A Good Samaritan Steps in at the Airport
Times are tough for flyers-not only are baggage fees rising as the economy continues to struggle, but recent events have caused an increase in airport security, adding delays and a heightened sense of fear to a long list of passenger headaches. There's no question that all of this adds up to a stressful experience, making airports a breeding ground for bad behavior, but some are managing to see past the annoyances, to connect with others through random acts of kindness.
A recent Chicago Tribune article shone a spotlight on airport altruism, when a shiny-shoed stranger lent a hand to a stranded, and exhausted, woman.
December 30th was one of the worst days of Elsie Clark's life, until she met Dean Germeyer.
The 79-year-old Canadian grandmother was on her way home to Winnipeg, Manitoba when she missed her flight out of Dallas-Forth Worth after an airport employee left her at the wrong terminal for hours. Clark, who has a bad hip that leaves her wheelchair-bound when traveling, was put on another flight, connecting in Chicago, which was then delayed due to bad weather.
While Clark, who was visibly shaken, waited to takeoff, she worried about what was going to happen if she missed her flight out of Chicago.

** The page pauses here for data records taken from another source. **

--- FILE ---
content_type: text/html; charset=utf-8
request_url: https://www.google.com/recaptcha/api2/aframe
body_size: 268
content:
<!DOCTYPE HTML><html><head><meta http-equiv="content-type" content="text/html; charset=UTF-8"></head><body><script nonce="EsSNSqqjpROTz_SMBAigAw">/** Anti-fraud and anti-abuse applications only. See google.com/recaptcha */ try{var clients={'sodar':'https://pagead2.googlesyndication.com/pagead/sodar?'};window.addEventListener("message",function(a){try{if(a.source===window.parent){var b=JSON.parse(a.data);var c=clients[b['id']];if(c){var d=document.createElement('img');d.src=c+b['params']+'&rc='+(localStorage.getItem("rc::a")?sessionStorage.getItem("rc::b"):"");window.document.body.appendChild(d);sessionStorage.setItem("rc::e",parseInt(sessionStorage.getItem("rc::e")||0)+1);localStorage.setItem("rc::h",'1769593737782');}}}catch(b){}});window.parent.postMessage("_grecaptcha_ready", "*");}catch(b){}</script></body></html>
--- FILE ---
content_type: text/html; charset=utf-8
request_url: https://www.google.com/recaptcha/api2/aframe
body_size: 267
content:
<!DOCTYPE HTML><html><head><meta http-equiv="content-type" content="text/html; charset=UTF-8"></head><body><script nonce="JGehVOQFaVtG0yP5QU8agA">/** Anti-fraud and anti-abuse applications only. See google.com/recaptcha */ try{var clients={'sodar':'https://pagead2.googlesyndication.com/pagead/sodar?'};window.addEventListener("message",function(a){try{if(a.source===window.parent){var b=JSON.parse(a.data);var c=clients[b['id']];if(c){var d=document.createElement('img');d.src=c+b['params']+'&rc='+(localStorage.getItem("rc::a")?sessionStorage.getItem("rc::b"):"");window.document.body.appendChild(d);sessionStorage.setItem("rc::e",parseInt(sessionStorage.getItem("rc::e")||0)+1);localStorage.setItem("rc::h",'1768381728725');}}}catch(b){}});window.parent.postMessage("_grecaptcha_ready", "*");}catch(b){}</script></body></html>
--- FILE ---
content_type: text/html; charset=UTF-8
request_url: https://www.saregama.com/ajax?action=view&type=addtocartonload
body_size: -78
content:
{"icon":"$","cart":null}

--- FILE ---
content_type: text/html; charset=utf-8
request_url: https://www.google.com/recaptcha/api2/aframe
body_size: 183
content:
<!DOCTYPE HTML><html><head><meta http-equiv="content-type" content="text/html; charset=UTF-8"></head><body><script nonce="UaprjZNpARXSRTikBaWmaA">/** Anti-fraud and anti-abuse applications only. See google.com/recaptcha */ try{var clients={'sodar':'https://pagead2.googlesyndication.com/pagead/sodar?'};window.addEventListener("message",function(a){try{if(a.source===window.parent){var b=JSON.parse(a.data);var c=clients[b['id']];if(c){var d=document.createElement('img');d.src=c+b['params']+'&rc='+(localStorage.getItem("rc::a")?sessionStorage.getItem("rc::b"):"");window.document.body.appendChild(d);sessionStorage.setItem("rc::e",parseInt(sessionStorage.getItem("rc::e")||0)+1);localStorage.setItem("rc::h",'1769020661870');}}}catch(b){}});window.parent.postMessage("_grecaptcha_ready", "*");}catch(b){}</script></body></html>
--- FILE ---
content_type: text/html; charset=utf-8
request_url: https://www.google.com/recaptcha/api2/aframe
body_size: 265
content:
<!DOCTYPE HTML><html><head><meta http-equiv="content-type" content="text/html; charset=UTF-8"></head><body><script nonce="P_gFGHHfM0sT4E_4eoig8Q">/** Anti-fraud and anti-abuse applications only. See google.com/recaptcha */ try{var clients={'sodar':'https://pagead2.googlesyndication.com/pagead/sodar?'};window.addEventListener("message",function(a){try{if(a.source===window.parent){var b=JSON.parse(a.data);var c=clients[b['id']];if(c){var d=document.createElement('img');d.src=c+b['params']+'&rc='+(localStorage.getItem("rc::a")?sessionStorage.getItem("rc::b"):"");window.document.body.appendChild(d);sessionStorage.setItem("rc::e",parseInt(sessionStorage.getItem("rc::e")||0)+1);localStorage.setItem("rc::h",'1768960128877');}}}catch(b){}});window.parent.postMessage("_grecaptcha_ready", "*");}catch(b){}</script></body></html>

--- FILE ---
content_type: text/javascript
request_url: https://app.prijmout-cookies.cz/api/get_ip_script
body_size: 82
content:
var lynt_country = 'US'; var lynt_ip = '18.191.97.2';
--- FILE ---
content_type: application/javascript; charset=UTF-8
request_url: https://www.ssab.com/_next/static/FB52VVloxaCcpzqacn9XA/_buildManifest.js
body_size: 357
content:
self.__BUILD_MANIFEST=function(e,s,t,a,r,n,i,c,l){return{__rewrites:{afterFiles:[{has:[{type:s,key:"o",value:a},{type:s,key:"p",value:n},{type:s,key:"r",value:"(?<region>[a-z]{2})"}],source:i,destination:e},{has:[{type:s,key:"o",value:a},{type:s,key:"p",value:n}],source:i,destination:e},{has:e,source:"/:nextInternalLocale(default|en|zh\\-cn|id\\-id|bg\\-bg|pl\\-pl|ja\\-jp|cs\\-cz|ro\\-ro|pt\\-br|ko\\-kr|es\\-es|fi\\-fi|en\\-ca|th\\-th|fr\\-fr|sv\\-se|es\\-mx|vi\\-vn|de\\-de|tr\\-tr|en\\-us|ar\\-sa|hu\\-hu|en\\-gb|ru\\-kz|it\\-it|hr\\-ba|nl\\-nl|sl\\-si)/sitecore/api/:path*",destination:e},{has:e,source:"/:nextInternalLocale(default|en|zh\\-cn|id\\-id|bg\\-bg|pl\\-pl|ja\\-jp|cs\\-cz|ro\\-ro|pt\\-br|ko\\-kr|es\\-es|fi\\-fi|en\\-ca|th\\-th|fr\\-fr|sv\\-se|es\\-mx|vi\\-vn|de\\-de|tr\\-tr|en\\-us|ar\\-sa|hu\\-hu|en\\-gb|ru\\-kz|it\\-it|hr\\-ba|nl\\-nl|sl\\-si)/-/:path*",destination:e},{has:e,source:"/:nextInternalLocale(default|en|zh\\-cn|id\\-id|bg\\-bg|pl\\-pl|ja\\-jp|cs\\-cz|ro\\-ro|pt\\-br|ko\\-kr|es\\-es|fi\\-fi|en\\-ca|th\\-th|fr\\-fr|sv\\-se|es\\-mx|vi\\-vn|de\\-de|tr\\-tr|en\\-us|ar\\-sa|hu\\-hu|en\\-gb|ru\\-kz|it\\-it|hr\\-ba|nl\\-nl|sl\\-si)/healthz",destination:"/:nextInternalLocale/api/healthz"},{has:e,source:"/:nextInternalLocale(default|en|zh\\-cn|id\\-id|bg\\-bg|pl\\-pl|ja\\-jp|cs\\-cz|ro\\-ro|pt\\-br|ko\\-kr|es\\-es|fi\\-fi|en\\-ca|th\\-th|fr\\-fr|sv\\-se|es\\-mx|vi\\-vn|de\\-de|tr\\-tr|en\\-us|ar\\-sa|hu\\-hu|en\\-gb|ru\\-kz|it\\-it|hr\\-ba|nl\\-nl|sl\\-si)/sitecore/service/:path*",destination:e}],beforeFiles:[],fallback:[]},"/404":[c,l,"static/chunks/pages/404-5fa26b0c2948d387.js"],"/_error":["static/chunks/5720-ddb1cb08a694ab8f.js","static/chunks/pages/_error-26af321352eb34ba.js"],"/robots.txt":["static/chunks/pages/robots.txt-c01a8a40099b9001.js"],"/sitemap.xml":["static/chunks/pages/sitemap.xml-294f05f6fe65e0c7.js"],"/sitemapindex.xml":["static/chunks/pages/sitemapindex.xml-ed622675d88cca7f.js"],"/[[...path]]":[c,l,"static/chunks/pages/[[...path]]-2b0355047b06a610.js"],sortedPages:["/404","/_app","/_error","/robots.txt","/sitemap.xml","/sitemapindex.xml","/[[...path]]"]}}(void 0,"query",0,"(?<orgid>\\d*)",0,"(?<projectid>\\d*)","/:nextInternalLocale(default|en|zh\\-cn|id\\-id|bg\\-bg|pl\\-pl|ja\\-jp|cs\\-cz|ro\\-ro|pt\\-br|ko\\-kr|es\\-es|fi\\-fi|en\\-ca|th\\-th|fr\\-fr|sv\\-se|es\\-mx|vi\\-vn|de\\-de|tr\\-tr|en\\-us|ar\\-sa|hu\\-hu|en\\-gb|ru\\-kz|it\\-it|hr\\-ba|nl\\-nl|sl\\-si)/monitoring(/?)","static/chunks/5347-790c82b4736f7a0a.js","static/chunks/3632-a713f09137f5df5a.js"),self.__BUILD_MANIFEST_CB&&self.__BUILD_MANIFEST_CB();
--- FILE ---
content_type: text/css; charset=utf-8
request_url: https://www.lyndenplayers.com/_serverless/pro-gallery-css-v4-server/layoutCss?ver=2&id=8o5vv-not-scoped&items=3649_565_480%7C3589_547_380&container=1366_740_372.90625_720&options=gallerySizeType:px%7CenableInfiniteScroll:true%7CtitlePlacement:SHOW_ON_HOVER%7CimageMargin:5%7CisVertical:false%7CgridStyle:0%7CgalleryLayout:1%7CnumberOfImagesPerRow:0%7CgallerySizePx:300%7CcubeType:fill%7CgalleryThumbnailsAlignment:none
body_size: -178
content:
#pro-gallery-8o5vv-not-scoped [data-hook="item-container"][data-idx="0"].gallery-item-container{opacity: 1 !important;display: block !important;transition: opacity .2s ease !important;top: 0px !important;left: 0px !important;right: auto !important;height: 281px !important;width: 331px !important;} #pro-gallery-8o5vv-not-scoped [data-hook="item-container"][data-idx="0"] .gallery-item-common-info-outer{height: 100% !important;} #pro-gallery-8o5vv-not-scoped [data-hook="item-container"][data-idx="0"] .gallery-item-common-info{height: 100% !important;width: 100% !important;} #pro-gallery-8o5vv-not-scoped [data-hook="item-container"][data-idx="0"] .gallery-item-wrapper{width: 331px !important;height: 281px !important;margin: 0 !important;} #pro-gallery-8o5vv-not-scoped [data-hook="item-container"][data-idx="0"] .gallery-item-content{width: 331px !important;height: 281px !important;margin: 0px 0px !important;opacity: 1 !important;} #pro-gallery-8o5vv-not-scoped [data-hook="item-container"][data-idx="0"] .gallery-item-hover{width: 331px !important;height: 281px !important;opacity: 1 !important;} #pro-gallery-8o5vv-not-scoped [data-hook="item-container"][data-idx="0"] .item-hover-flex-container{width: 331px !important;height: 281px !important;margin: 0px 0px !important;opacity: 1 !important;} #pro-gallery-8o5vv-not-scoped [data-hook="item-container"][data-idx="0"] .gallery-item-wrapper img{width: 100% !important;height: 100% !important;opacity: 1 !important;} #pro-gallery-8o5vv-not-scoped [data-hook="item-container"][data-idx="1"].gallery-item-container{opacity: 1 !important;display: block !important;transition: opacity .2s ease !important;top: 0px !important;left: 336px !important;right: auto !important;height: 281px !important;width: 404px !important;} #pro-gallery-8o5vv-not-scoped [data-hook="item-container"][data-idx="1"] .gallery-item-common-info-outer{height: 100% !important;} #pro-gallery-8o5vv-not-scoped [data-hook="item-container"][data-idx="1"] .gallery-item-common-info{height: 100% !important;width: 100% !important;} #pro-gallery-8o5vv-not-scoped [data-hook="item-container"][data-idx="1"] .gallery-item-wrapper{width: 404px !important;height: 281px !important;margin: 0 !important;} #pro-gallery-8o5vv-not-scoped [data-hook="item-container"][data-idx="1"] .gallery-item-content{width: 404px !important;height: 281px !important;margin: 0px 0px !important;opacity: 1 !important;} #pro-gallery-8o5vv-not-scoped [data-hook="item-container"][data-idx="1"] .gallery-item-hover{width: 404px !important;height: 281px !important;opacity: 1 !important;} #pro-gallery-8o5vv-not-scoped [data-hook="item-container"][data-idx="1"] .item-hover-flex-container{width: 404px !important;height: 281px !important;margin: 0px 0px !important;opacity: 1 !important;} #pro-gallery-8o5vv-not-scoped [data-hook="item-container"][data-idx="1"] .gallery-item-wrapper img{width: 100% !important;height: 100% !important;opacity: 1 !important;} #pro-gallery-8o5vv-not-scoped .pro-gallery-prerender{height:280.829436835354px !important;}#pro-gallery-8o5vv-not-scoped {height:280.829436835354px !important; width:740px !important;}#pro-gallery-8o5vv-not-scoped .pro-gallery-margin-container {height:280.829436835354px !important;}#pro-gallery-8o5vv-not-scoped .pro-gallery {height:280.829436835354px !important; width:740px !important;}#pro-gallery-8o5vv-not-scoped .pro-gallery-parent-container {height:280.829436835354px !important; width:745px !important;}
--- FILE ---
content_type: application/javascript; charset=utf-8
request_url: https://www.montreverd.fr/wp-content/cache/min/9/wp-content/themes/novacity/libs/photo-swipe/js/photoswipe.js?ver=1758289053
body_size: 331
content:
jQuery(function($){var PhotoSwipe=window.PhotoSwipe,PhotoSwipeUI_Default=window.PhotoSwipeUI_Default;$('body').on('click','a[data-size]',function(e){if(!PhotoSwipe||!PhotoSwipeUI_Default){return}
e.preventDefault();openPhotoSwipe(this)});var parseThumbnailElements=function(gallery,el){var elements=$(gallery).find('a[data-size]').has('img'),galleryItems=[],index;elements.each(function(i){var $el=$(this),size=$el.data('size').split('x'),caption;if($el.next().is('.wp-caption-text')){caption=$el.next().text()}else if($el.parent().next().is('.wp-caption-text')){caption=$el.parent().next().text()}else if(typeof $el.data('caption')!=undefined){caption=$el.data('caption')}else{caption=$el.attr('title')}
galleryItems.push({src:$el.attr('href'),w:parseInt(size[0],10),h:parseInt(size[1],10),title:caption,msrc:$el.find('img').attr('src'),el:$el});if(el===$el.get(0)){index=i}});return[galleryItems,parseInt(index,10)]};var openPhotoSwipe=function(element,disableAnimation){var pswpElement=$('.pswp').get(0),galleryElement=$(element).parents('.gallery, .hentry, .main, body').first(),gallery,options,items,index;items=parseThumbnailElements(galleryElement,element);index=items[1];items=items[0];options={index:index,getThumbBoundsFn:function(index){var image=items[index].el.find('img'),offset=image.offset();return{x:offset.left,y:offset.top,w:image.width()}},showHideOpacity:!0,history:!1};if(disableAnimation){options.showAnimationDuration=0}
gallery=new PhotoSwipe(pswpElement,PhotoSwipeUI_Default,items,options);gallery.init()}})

After contemplating having to spend the night on an airport bench due to her fixed income, she decided to strike up a conversation with a man seated nearby.
"I wanted to talk to somebody to get my mind off things for a little while," Clark told the Chicago Tribune on January 6th. "So, I said, 'Sir, do you mind telling me what you do because I've always admired shiny shoes.' "
Germeyer, who runs a technology consulting group in Chicago, was more than happy to oblige. Their conversation grew, and while Clark told him about her life, Germeyer began to think about what he could do to help.
"There was a connection between Elsie and myself," Germeyer told the Chicago Tribune. "She wasn't asking for anything at all."
Germeyer sprang into action, arranging for a flight attendant to meet Clark with a wheelchair upon their arrival in Chicago, hoping to get her to her next flight on time. After exiting the plane, Germeyer rushed her to her gate but it was too late. The airline gave Clark a voucher for a nearby hotel room but Germeyer didn't think it was enough.
Aggravated by the situation, Germeyer decided to take matters into his own hands. He called his wife to arrange an extra place setting at the dinner table, and brought Clark home. After dinner, he took Clark on a brief city tour, put her up in a hotel suite just off Michigan Avenue, and arranged for a car to take her back to the airport the next day.
"He even gave me a new toothbrush and toothpaste," Clark told the Chicago Tribune. "I just sat down when I got to the hotel and I cried and cried and cried. Everything he did for me was just so beautiful."
Watch them share their ordeal here.
Small acts of kindness are incredibly meaningful -- especially in the airport, where tensions tend to run high. While Germeyer's actions went above and beyond, his act of altruism is not an isolated incident.
Perhaps those who know the power behind small kindnesses best are airport chaplains. Over 30 airports across the United States have chaplains on-site, helping passengers cope with everything from a deceased loved one to lost luggage.
We spoke with D.D. Hayes, a chaplain at the Dallas/Fort Worth airport in Texas, in October for our article "Angels at the Airport". Hayes illustrated the numerous ways he helps others, and how he impacts people who are least expecting it.
Hayes described comforting and supporting a woman who lost both her husband and son in the same day. He also told us how he helped a struggling actress from California, letting her use the chaplaincy to film an audition tape for a movie after she missed her flight.
"So my day can go from consoling someone who suffered a tremendous loss, to helping an actress get a part in a movie," Hayes said. "I haven't found out yet if she got the part. I'm praying for her."